__Text extract__

>>>>>

Confused on htmlspecialchars, real_escape_string, etc

Confused on htmlspecialchars, real_escape_string, etc - php

I've written a decent admin interface that includes inventory management, content management, and blogging. Now its time to lock it down and make it secure (Yes, I should have been doing it from the beginning...
For blog creation/editing, I'm using ckeditor which posts HTML output to editblog.php. Also i'm using simple text inputs for Title, Author, etc...
I'm concerned because the blog will have img src="uploads/etc.jpg", as well as divs, spans, etc...
SO! When I sanitize this data, how do I make sure that all those quotes and slashes can be safely shoved into my SQL database, and what do i do to spit it back out on the frontend? I'm also concerned because if the blogger "quotes" something, I don't want that to be messed with either.
Simple input like title, author, etc I'm using $title = mysqli_real_escape_string($title)
But is that enough? How do I preserve the user's intended input while avoiding attack?
I've done my research and yet I still don't get it. I hope someone can break it down nice and simple for me...

Nice and simple...
You always sanitize for the context to which you want to write.
These techniques will preserve the user's input, but prevent that input from being interpreted as code within a specific context.
When you want to query the database, you are worried about SQL injection attacks:
Use mysql_real_escape_string to sanitize SQL for the database query.
When you want to display something (as HTML) that will be parsed by the browser, you are worried about cross site scripting:
Use htmlspecialchars to sanitize for HTML output.
This will provide a basic level of security.
For more security on the database side, you should look at prepared statements and PHP PDO.
For more information about some pitfalls of htmlspecialchars, take a look at #Cheekysoft's excellent explaination: htmlspecialchars and mysql_real_escape_string

Related

How dangerous is it to output certain content without escaping it first

Following on from a question I asked about escaping content when building a custom cms I wanted to find out how dangerous not escaping content from the db can be - assume the data ha been filtered/validated prior to insertion in the db.
I know it's a best practice to escape output but I'm just not sure how easy or even possible it is for someone to 'inject' a value into page content that is to be displayed.
For example let's assume this content with HTML markup is displayed using a simple echo statement:
<p>hello</p>
Admittedly it won't win any awards as far as content writing goes ;)
My question is can someone alter that for evil purposes assuming filtered/validated prior to db insertion?

Always escape for the appropriate context; it doesn't matter if it's JSON or XML/HTML or CSV or SQL (although you should be using placeholders for SQL and a library for JSON), etc.

<<<<<

__Problems__
A: In the thread about PHP escaping, which function does the reply recommend for sanitizing HTML output?
B: From the thread about PHP escaping, copy the passage word for word, beginning at the words "For more security" and ending after the words "to be displayed.".

(Scene-based spatial questions)
>>>>>

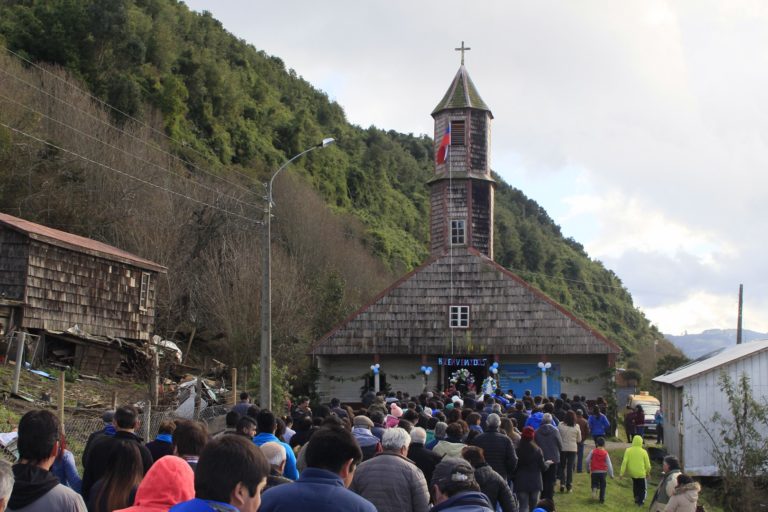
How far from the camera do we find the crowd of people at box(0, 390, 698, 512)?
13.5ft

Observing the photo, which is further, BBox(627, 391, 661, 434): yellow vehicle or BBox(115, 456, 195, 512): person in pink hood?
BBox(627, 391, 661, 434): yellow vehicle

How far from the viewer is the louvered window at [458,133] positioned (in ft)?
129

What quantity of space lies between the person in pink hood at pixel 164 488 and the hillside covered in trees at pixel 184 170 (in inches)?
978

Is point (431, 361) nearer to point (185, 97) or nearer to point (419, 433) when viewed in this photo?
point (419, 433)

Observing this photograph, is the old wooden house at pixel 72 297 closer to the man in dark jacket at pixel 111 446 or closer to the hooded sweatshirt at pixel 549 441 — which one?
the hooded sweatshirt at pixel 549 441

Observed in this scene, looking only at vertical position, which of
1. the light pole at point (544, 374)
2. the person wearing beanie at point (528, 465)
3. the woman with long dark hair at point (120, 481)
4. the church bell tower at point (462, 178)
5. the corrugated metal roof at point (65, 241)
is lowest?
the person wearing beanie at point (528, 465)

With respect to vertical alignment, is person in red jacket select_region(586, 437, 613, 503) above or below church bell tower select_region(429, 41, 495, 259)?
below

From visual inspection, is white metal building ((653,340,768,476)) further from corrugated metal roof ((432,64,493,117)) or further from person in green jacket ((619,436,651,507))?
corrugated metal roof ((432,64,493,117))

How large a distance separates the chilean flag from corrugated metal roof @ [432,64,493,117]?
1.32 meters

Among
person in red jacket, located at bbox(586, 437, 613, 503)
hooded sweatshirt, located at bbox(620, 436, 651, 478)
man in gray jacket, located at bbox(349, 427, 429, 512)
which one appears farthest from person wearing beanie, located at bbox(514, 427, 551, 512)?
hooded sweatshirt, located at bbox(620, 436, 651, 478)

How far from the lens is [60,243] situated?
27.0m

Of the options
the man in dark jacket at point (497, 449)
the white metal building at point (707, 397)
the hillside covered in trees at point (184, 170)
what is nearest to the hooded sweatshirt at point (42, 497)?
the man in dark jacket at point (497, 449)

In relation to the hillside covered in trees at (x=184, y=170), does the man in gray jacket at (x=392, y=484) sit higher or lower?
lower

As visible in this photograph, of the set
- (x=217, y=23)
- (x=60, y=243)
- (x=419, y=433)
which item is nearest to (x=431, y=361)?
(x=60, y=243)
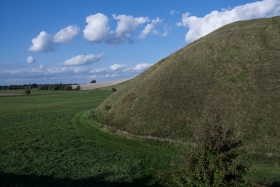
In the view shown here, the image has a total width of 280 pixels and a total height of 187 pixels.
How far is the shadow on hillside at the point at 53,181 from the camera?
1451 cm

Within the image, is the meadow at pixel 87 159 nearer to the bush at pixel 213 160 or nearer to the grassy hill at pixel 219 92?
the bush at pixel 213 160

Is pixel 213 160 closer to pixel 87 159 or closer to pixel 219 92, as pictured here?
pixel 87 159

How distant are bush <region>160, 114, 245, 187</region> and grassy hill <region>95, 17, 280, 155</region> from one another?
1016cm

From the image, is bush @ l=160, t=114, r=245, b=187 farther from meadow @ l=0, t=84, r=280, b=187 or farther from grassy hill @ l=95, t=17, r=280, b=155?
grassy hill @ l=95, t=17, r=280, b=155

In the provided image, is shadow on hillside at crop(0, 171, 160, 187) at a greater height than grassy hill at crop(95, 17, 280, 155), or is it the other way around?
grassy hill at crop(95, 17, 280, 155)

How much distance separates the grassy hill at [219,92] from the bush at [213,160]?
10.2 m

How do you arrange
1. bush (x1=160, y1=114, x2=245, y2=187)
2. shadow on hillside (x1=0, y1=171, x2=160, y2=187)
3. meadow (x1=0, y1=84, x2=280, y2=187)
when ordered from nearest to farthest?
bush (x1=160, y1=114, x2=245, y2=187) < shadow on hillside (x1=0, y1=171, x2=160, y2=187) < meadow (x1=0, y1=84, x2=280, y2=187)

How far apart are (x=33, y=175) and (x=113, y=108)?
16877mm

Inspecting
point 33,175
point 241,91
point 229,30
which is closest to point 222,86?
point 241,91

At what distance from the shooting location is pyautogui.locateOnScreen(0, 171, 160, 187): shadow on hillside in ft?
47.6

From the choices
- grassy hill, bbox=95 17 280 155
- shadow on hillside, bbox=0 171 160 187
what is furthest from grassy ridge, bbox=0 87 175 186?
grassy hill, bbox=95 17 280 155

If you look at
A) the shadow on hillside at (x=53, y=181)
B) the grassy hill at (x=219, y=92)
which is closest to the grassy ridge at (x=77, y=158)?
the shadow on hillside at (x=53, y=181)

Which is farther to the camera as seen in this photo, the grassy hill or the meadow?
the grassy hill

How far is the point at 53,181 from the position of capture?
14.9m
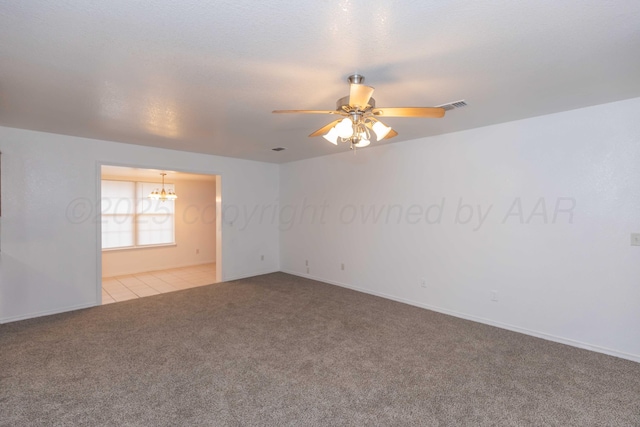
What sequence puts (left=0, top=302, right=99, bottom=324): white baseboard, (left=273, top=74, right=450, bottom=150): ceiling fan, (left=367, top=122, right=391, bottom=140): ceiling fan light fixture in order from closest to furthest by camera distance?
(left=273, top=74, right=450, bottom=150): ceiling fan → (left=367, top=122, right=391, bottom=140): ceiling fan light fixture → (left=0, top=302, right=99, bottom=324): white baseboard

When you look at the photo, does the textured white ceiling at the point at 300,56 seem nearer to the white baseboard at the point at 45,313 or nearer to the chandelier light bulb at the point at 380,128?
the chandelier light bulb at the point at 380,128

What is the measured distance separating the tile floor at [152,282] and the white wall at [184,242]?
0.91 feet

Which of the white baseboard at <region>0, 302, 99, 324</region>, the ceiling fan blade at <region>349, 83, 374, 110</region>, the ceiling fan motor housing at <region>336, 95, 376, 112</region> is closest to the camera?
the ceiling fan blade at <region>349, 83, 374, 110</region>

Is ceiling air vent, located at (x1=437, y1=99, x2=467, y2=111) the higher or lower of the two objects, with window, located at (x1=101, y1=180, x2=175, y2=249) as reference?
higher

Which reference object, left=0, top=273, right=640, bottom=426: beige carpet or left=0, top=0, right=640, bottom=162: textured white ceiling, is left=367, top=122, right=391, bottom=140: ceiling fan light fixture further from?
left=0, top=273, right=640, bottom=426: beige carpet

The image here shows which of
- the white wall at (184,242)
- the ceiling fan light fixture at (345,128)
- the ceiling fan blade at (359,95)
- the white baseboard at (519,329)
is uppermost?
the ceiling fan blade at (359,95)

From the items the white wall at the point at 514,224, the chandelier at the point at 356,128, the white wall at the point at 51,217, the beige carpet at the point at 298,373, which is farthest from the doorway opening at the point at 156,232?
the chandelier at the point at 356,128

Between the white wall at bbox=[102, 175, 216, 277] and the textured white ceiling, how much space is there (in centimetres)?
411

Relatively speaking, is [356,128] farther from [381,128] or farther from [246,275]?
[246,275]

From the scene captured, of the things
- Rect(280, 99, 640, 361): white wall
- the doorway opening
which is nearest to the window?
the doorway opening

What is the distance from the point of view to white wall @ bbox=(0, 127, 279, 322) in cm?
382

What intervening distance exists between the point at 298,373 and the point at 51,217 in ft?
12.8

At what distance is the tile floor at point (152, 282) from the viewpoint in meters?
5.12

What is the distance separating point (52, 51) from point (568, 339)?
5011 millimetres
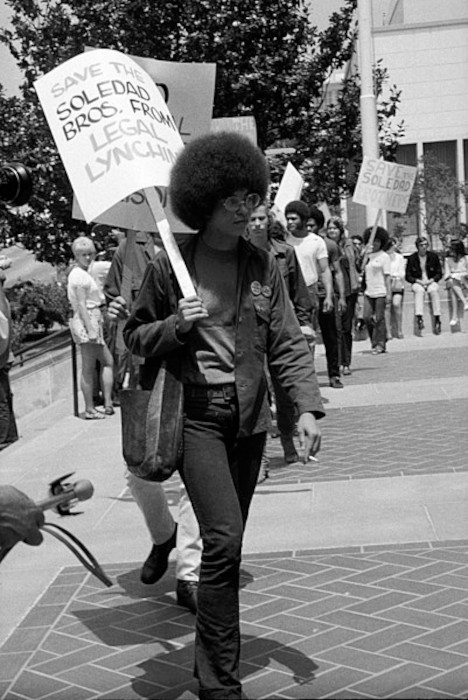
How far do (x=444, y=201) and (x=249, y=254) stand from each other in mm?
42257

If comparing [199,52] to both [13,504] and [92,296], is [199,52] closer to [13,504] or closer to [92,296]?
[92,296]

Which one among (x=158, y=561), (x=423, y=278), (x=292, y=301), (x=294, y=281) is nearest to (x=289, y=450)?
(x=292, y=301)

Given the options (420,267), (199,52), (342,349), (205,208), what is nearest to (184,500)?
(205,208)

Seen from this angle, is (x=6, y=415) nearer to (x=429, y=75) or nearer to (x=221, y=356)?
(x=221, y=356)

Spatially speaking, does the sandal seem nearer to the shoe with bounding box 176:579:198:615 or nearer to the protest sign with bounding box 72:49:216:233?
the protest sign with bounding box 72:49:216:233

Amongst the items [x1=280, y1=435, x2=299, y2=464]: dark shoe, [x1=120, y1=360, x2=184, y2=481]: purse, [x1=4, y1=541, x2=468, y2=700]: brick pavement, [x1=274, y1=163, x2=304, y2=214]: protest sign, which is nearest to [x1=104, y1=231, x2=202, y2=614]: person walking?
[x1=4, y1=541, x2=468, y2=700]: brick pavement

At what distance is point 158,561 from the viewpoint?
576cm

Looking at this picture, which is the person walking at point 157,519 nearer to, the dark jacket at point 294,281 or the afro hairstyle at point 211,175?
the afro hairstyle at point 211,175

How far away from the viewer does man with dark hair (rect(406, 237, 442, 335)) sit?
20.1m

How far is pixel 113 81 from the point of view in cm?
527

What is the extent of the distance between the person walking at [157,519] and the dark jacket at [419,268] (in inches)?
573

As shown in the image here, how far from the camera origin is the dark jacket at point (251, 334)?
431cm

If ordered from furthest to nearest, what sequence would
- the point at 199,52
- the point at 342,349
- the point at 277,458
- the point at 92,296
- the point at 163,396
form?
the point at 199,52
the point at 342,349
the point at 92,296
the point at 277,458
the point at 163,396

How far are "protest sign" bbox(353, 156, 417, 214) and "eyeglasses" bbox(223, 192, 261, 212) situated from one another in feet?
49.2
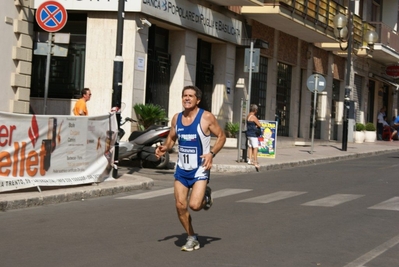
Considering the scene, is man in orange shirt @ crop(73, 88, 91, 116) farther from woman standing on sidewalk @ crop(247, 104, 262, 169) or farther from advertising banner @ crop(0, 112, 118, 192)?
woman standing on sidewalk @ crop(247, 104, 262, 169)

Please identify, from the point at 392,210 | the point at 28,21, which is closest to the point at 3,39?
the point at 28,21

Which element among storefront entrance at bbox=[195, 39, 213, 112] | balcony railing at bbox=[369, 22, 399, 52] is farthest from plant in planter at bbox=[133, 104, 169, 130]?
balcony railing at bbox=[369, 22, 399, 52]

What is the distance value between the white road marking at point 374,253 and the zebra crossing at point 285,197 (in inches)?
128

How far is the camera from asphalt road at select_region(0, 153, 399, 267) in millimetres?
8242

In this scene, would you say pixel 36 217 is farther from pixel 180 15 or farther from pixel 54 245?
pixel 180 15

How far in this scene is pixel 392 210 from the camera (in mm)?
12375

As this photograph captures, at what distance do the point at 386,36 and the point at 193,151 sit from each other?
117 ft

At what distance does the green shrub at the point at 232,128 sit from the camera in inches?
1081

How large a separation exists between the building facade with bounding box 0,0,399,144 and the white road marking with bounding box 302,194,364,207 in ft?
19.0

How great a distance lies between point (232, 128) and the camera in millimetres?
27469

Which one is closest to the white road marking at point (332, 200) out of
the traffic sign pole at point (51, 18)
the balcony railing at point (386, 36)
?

<<<<<

__Worked answers__
A: htmlspecialchars

B:
For more security on the database side, you should look at prepared statements and PHP PDO.
For more information about some pitfalls of htmlspecialchars, take a look at #Cheekysoft's excellent explaination: htmlspecialchars and mysql_real_escape_string

Related

How dangerous is it to output certain content without escaping it first

Following on from a question I asked about escaping content when building a custom cms I wanted to find out how dangerous not escaping content from the db can be - assume the data ha been filtered/validated prior to insertion in the db.
I know it's a best practice to escape output but I'm just not sure how easy or even possible it is for someone to 'inject' a value into page content that is to be displayed.